Neuseeland ist keine Bananenrepublik, sondern ein moderner Rechtsstaat, der sich am britischen Vorbild orientiert. Dementsprechend kann man hier eine Banklizenz nicht einfach kaufen! Um von der neuseeländischen Reservebank (die hiesige Notenbank) eine Banklizenz zu erhalten, müssen strenge Anforderungen unter anderem an die Kapitalreserven erfüllt werden. Ein mittelständisches Unternehmen, das Finanzdienstleistungen anbieten will, wird diese Anforderungen nicht erfüllen können. ALLERDINGS braucht man in Neuseeland keine Banklizenz, um Leistungen anzubieten, die typischerweise von Banken abgedeckt werden!

Ein neuseeländisches Finanzdienstunternehmen kann Finanzdienstleistungen außerhalb Neuseelands anbieten, ohne in Neuseeland Bank- bzw. Finanzdienstspezifische Formalitäten einhalten zu müssen. Von neuseeländischer Seite ist es vollkommen rechtens, in Deutschland, Europa oder anderswo für Finanzdienstleistungen zu werben, Anlagegelder entgegenzunehmen und zu verwalten, Kredite auszugeben, Konten für ausländische Kunden zu führen, Kreditkarten auszugeben und was sonst noch alles unter typische Bankleistungen fällt.

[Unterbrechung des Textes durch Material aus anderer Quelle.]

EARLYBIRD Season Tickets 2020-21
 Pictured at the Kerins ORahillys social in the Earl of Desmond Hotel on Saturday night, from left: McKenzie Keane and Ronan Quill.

Diese Rechtssituation haben manche Beraterfirmen dazu ausgenutzt, exorbitante Honorare für die Gründung von sog. ?Offshore Finance Companies (OFC)? oder gar ?Offshore Banks? zu berechnen. Die OFC soll dann angeblich auch eine offizielle Genehmigung für die Abwicklung von Finanzdienstleistungen besitzen. Das ist jedoch alles ?Schmuh?, denn hinter den OFCs verbirgt sich in der Regel eine ganz simple Limited Liability Company (LTD).

Im Grunde ist die rechtliche Lage in Neuseeland schnell beschrieben:

In Neuseeland kann jede ganz normale Firma Finanzdienstleistungen anbieten, ohne eine Genehmigung dafür zu benötgen, solange die Finanzdienstleistungen nicht auf dem neuseeländischen Markt angeboten werden. Das ist die einzige Voraussetzung. Die Firma darf sich nicht Bank nennen und ist nach neuseeländischem Recht auch keine Bank

Es gibt zwei Firmierungen, die in Betracht kommen. Eine Limited Company(ähnlich einer GmbH) oder ein Limited Partnership (ähnlich einer GmbH & Co KG)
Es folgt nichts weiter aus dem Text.